On tax reform, Meadows has been actively courting moderate Democrats in a bid to build bipartisan support for Trump’s tax plan — a tacit acknowledgement that the GOP may not be able to push a partisan tax bill through Congress. Meadows has held tax talks with Reps. John Garamendi (D-Calif.) and John Delaney (D-Md.), plus a handful of other Democrats whom he declined to name.
Walker said it’s fine if Democrats decide to back certain elements of the GOP’s tax plan. But the RSC chairman argued that, last November, voters handed Republicans full control of Washington to enact GOP policies.
“Only three times in the last 100 years has a party even been able to keep the majority” with a president of the same party, Walker added, “so I don’t know how much time we have to get some of this done.”
For now, it’s too soon to know whether Walker’s actions are translating into conservative policy wins. In a phone call last week, Walker personally urged Trump to oppose the Alexander-Murray deal on the subsidy payments.
Soon after, Trump rescinded his previous support of the deal, tweeting that he couldn’t support an insurance company bailout.
But Walker said it would be presumptuous of him to take credit for Trump’s reversal.
“I did have a conversation with the president about it,” Walker said. “But I’m not going to sit here and act like some prima donna that it was due to my conversation, that I pushed back on this, and influenced him to come out and take another position on it.”
Both Meadows and Walker have had a rapid rise to power.

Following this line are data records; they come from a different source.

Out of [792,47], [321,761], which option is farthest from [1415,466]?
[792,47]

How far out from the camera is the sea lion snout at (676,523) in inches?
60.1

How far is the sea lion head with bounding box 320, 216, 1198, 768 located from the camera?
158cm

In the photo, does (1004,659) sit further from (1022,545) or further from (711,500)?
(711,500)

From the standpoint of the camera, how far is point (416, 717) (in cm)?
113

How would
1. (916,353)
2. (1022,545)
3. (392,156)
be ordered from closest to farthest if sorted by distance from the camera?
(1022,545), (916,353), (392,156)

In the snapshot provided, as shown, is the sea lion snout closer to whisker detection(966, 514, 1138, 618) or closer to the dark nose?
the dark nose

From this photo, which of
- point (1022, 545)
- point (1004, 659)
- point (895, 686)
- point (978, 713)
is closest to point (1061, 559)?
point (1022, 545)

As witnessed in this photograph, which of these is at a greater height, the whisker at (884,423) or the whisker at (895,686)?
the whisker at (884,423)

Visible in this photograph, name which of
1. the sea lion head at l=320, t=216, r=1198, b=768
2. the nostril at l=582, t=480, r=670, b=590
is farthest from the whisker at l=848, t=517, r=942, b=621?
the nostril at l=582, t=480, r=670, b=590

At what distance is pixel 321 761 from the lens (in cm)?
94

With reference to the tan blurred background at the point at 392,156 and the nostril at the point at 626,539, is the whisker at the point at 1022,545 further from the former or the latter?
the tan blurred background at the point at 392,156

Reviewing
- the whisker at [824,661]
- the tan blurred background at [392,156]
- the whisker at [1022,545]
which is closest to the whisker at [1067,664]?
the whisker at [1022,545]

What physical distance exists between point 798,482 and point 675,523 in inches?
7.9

In January 2015, Meadows and Rep. Jim Jordan (R-Ohio), a former RSC chairman, led a bloc of three dozen hardcore conservatives frustrated that the RSC had become too large, ineffective and too cozy with leadership to break off and form the Freedom Caucus.
Meadows first stormed onto the national scene that same summer, when he filed a motion to oust then-Speaker John Boehner (R-Ohio) from power. The move eventually led to Boehner’s resignation that fall and made Meadows a regular guest on cable TV.

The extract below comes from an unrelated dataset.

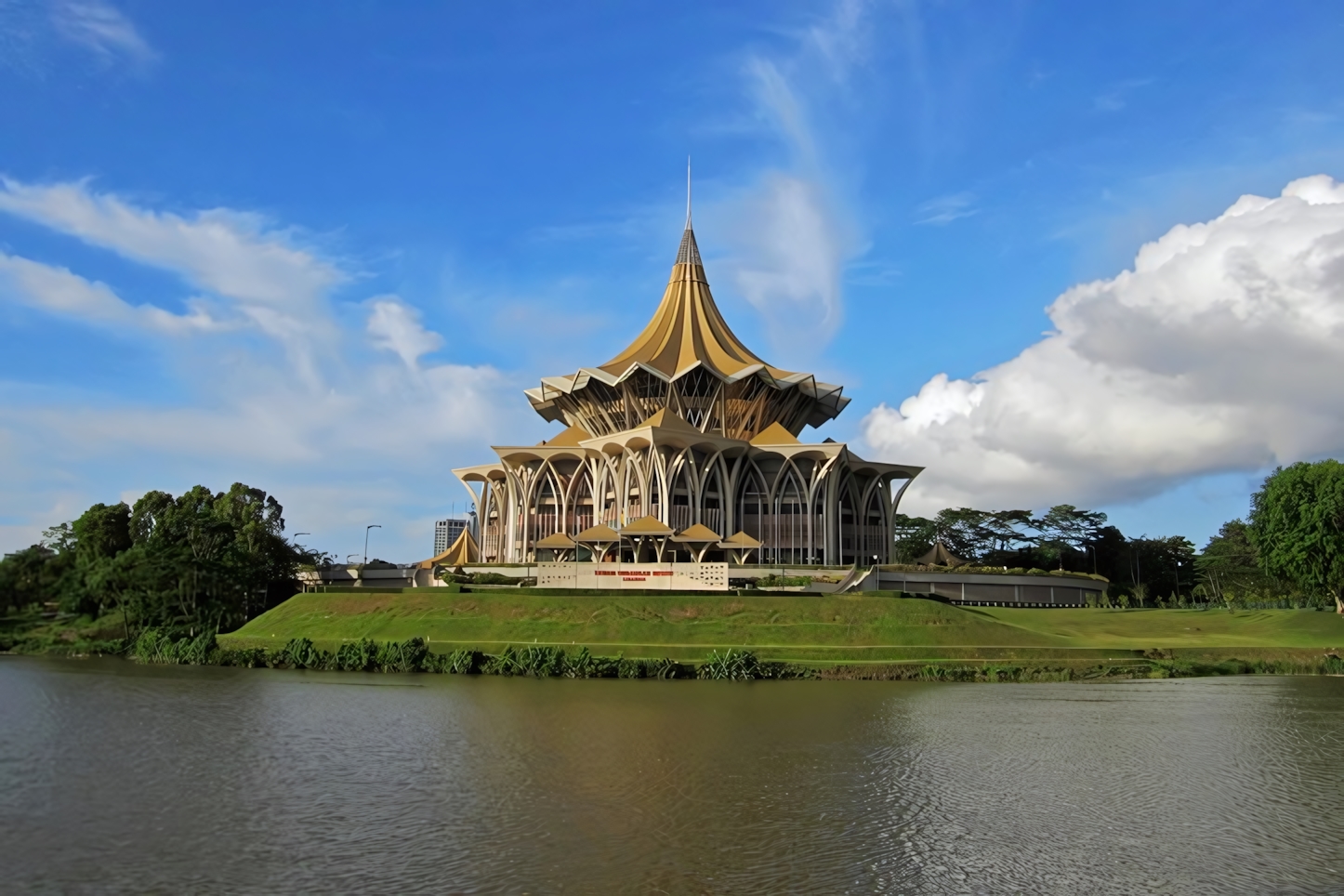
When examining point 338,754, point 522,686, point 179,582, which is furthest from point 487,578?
point 338,754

A year later, Meadows succeeded his political mentor, Jordan, as Freedom Caucus chairman, without any challenge.
Walker had been a freshman lawmaker with little political experience in September 2016 when he threw his hat in the ring for RSC chair. He squared off with a Freedom Caucus member, three-term Rep. Andy Harris (R-Md.) — and beat him.
The job has raised Walker’s national profile and could lift him to new heights. Vice President Pence, House Majority Whip Steve Scalise (R-La.) and former Health and Human Services Secretary Tom Price have all served as RSC chairmen in the past.
But if Walker and Meadows are looking to climb the leadership ladder, they’ll also have to contend with another powerful North Carolina Republican, Chief Deputy Whip Patrick McHenry, Scalise’s right-hand man, who has political ambitions of his own.
With Sen. Thom Tillis (R-N.C.) continuing to work on legislation providing a path to legalization for so-called Dreamer immigrants, Walker and Meadows may see Tillis as vulnerable to a 2020 Senate primary, sources said.
“I don’t think either one will run for governor. The lieutenant governor would be very hard to beat,” said the North Carolina GOP source. “But as he trends toward the middle, Senator Tillis is someone they could both gun for.”